O meu recado para as pessoas da área, principalmente para as que estão começando, é que elas se unam para lutarmos pela manutenção do nosso modo de vida, do nosso modo de fazer arte. Porque, por mais assustador que seja, a gente precisa se fortalecer, a gente precisa estar junto. E o meu recado para as pessoas que não são da área é para que elas se informem. Que elas saibam que existem várias notícias que não são verdadeiras sobre a produção cultural. Eu gostaria de sugerir que elas se informassem sobre o modo como os filmes são feitos, como funcionam as captações e que se atentem para esta visão equivocada de que os artistas sugam dinheiro público. Porque a partir disso elas vão conseguir entender o quão essencial é que a arte, o audiovisual, continuem sendo incentivados pelo poder público.

13° Mostra CineBH

Entre os dias 17 e 22 de setembro, Belo Horizonte recebe mais uma edição da Mostra CineBH. Na programação curtas, longas e diversas atrações. Cinco espaços culturais da capital vão ser tomados pelo evento; Fundação Clóvis Salgado (Palácio das Artes), Sesc Palladium, Cine Theatro Brasil Vallourec, Teatro Sesiminas e MIS Cine Santa Tereza. Durante os seis dias de programação gratuita, a mostra exibe 85 filmes de 11 estados brasileiros e o Distrito Federal além de produções da Argentina, Colômbia, EUA, França e Portugal.
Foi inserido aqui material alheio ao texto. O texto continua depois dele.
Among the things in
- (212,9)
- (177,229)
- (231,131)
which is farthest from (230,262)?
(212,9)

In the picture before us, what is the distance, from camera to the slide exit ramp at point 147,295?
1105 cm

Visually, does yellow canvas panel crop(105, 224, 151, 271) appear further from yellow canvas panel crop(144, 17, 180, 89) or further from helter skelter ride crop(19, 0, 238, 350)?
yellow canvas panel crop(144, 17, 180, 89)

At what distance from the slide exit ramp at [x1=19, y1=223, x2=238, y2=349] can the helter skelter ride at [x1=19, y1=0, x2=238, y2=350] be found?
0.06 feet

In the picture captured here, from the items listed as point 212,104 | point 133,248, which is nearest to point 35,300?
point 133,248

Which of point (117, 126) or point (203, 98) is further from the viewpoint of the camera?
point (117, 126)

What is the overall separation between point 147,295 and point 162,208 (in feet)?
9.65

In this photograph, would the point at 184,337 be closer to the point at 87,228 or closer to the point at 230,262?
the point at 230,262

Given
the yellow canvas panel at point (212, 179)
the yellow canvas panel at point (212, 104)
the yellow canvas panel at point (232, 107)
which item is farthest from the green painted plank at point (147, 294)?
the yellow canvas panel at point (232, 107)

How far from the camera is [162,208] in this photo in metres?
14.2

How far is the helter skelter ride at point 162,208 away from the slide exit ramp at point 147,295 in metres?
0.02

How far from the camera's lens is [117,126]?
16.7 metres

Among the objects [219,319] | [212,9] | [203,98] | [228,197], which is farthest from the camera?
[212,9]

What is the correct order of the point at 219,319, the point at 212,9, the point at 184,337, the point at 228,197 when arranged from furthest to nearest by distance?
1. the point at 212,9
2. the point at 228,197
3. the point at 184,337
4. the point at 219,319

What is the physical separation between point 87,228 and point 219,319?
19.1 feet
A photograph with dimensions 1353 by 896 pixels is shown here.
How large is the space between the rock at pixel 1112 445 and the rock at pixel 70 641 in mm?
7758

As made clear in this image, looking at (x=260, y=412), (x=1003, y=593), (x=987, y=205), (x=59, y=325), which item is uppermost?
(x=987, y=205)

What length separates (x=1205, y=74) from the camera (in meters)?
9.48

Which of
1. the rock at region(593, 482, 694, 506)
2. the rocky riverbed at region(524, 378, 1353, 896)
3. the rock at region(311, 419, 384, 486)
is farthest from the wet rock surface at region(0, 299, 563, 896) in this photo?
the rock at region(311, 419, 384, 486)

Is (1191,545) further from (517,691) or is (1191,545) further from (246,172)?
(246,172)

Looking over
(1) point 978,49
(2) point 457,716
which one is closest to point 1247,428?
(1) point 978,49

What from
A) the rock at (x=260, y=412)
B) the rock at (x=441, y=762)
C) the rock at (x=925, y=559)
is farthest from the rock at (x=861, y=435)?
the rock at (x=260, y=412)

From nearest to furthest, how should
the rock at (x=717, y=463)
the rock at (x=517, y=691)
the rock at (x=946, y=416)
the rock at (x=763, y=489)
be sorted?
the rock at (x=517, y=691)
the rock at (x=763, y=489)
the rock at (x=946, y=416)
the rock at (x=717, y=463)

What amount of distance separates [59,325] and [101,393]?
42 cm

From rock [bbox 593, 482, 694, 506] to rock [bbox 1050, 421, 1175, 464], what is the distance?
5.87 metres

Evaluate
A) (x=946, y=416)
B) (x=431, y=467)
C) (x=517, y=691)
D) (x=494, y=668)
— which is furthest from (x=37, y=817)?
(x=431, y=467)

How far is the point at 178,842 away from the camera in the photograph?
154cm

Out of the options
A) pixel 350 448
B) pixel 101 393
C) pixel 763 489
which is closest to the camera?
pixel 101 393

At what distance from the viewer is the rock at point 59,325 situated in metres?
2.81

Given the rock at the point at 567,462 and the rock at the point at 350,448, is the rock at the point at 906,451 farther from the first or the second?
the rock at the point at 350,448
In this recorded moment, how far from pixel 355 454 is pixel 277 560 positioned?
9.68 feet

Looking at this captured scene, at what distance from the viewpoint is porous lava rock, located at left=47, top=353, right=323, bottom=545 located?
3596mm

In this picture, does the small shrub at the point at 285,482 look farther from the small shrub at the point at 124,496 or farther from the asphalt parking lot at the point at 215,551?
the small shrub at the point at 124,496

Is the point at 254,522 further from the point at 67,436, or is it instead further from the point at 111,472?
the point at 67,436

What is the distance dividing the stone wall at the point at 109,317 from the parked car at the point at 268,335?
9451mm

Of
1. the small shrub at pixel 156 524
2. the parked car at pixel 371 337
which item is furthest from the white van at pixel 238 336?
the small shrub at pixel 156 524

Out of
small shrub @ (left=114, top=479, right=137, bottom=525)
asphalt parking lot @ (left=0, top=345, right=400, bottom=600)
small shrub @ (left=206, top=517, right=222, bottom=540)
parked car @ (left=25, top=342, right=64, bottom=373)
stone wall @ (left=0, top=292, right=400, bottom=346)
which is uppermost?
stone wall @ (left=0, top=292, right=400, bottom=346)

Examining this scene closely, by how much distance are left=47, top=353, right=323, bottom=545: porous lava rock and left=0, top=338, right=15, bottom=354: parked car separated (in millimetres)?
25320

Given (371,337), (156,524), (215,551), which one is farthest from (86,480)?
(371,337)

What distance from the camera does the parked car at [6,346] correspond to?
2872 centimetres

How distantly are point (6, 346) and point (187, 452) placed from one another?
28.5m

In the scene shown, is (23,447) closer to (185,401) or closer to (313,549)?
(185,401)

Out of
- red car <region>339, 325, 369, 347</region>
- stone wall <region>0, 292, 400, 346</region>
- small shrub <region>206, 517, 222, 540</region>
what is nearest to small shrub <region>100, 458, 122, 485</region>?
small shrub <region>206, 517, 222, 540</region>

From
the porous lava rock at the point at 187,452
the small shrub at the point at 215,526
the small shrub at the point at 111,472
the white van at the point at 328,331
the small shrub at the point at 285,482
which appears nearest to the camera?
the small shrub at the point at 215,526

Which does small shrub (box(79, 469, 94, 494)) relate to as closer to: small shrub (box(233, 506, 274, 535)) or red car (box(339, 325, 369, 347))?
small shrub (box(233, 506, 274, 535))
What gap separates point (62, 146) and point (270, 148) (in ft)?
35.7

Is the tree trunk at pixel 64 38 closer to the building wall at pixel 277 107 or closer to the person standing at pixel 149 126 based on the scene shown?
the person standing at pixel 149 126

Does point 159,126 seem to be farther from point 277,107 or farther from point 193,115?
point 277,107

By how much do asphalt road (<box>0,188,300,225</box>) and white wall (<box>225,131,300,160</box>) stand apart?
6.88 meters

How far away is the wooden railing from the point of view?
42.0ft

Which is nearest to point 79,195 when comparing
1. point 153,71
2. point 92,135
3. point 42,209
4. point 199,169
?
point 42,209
Neste ano temática central da Mostra é “A internacionalização do cinema brasileiro e os desafios para o futuro”. Desde 2015, somam-se 166 títulos brasileiros selecionados em mostras competitivas, paralelas ou sessões especiais de Cannes, Berlim, Locarno, Roterdã e Veneza – considerados os eventos mais importantes para exibição no mundo. A programação completa do festival pode ser acessada aqui.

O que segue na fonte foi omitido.